The bankruptcy filing follows Verity’s previous announcement in July which stated that the System has been exploring strategic options to address the issues facing the System. Today’s announcement follows a thorough process of considering a range of alternatives for the System’s hospitals, including the potential sale of some or all of the hospitals and related healthcare businesses.

“After a diligent process of assessing all possible options alongside our financial and legal advisors, Verity Health has made the best strategic decision for all of our patients, employees and other stakeholders,” said Rich Adcock, CEO of Verity Health. “Despite many efforts over the last decade to create opportunities for success, we can no longer swim against the tide of our operating reality, which includes a legacy burden of more than a billion dollars of bond debt and unfunded pension liabilities, an inability to renegotiate burdensome contracts, the continuing need for significant capital expenditures for seismic obligations and aging infrastructure.”

Adcock continued: “Several other hospitals in California and across the U.S. have completed this process and have emerged to continue to care for patients, support employees, and serve the community. Those hospitals are now in improved financial and operational health. We are confident that today is a first critical step toward putting each facility on better footing for the future. Most importantly, we remain focused on our commitment to providing high-quality care to patients in underserved communities without disruption throughout this process.”

Verity Health plans to consummate sales under Section 363 of the U.S. Bankruptcy Code. Potential buyers will have the opportunity to submit offers to acquire assets, including O’Connor Hospital, Saint Louise Regional Hospital, Seton Medical Center, Seton Medical Center Coastside, St. Vincent Medical Center and St. Francis Medical Center. All offers will be evaluated to ensure the highest and best acquisition agreement(s) are achieved for the benefit of Verity Health’s patients, employees, creditors and other stakeholder groups.

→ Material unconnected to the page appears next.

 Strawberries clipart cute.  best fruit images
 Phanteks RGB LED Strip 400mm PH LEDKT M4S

“We are pursuing various strategic options for each of our six hospitals, with a focus on working with potential buyers who can continue the mission of patient care at each hospital,” said Mr. Adcock. “Through the sales process, we will be putting our hospitals in a better position for long-term success.”

The System was originally owned and operated by the Daughters of Charity of St. Vincent de Paul, Province of the West. Verity Health was formed in July 2015, when the Daughters of Charity selected BlueMountain Capital Management LLC (“BlueMountain”), a private investment firm, to recapitalize the health systems operations and transition leadership of the health system to the new Verity Health System. Prior to that, Daughters of Charity had been unsuccessful in an affiliation with Ascension Health Alliance and a sale to Prime Healthcare Services.

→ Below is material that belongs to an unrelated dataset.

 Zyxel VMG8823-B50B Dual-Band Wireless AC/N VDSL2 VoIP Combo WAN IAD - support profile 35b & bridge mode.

The financial and operational issues facing Verity Health System, are born out of a myriad of inherited, historical challenges. Operating losses had plagued the System’s predecessor for some time due to, among other things, challenging cost structure, low reimbursement rates and the ever-changing healthcare landscape.

“After years of investment to assist in improving cash flow and operations, Verity’s losses continue to amount to approximately $175 million annually on a cash flow basis,” said Mr. Adcock.